In his commentary on Joshua Dr. Alan Redpath suggests that “many people don’t see the answers to their prayers simply because they have stopped one round short in their conquest of their personal Jericho.” We may have been doing the right things but we simply stop doing them.
Now think about that for a moment. How many marriages do you think ended because a husband or a wife gave up too soon? They obeyed God, but not long enough.
How many lost people have not become Christians because their believer friends stopped praying for them, stopped looking for ways to share the gospel with them, stopped obeying the Great Commission too soon?
How many Christians have not become all that God wanted them to be simply because they stopped trying? How many of us have failed to defeat our own “Jerichos” because we gave up.
We tried, we made a couple “laps” around its walls, but we weren’t persistent enough in our obedience. Well, people, that old saying is true, quitters never win.
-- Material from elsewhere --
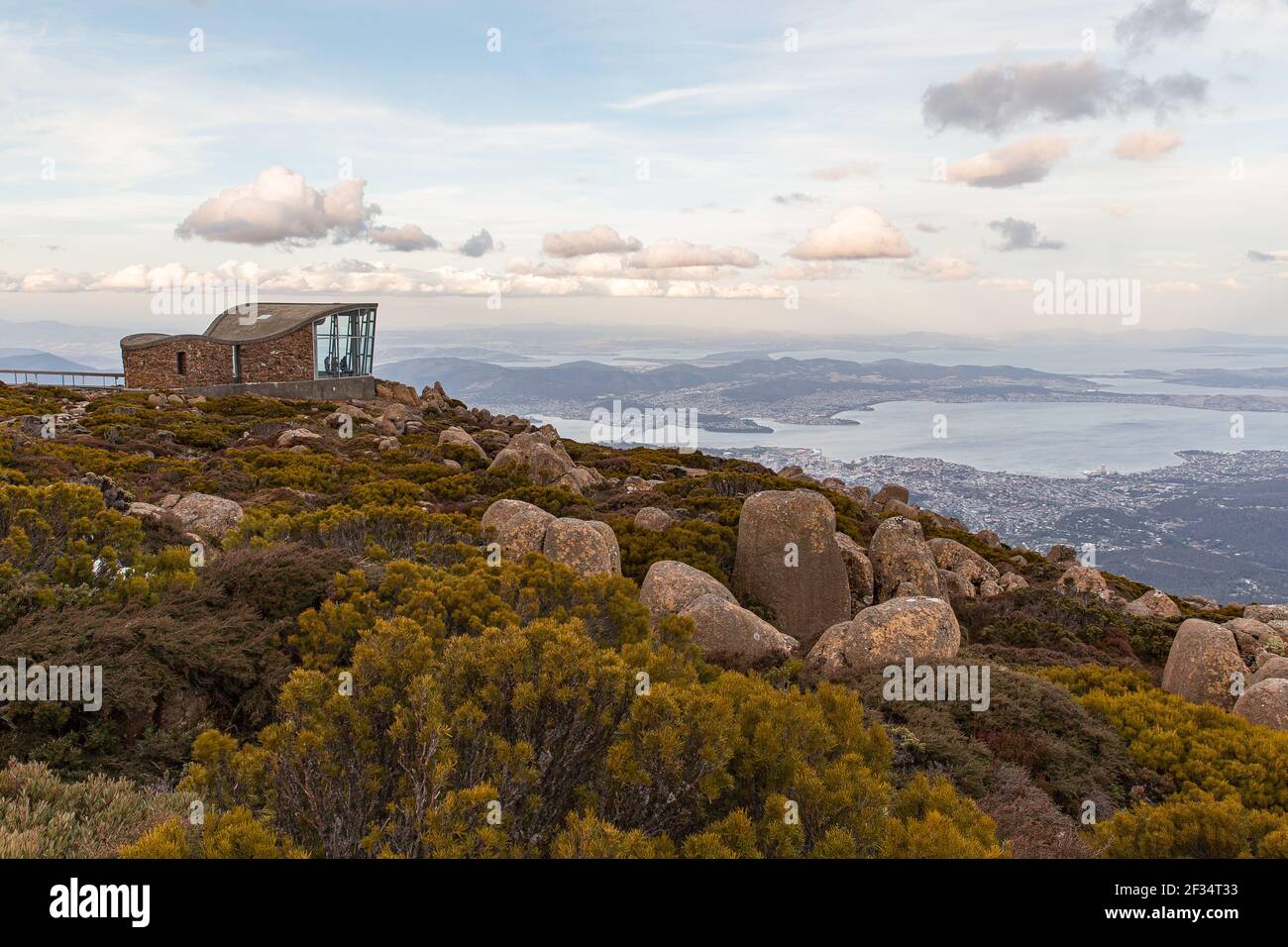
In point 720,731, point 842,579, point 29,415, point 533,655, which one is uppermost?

To deal with the Jericho’s of life requires consistent and persistent obedience.
George Danzig was a senior at Stanford University during the Depression. All the seniors that year knew they’d be joining unemployment lines when their class graduated. There was a slim chance that the top person in the class might get a teaching job. Well, George was not at the head of his class, but he hoped that if he were able to achieve a perfect score on the final exam, he might be given a job. He studied so hard for the exam that he arrived late to class. When he got to class, the others were already hard at work. He was embarrassed and just picked up his paper and slunk into his desk. He sat down and worked the eight problems on the test paper; then he started on the two written on the board. Try as he might, he couldn’t solve either of them.
He was devastated. Out of the ten problems, he had missed those two on the board for sure. But just as he was about to hand in the paper, he took a chance and asked the professor if he could have a couple of days to work on the two he had missed. He was surprised when his professor agreed. George rushed home and plunged into those equations with a vengeance. He spent hours and hours, but he could find the solution for only one of them. He never could solve the other. It was impossible. When he turned in his work, he knew he had lost all chance of a job. That was the darkest moment of his life.
The next morning a pounding on the door awakened George. It was his mathematics professor, very excited. “George! George!” he kept shouting, “You’ve made mathematics history!” George didn’t know what his professor was talking about so the professor explained. Before the exam, he had encouraged the class to keep trying in spite of setback and failure. “Don’t be discouraged,” he had counseled. “Remember, there are classic problems that no one can solve. Even Einstein was unable to unlock their secrets.” He then wrote two of those “unsolvable” problems on the blackboard. George had come to class late and missed those opening remarks.
He didn’t know the problems on the board were impossible to solve. He thought they were part of his exam and was determined that he could work them. And he solved one! Thanks to his persistence, he did the impossible. That very morning the professor made George Danzig his assistant. He taught at Stanford until his retirement.
Danzig’s persistence enabled him to get a job, it made it possible for him to win the battle of unemployment, and our dogged determination to obey God and keep on obeying God will help us deal with our own struggles. Remember, as Eugene Peterson said, “Christian discipleship is a long obedience in the same direction.”
I guess you could summarize Joshua’s battle strategy in two words: hear and obey. Hear God. Listen to His leading. And then obey Him and keep on doing so.
Okay, it’s evaluation time. Or, keeping with our military theme, it’s inspection time soldier! So, how are you doing when it comes to Joshua’s battle strategy? Have you learned to be silent before the Lord? Do you listen to your General’s commands?
And then, is your life one of not only obedience, but continued obedience?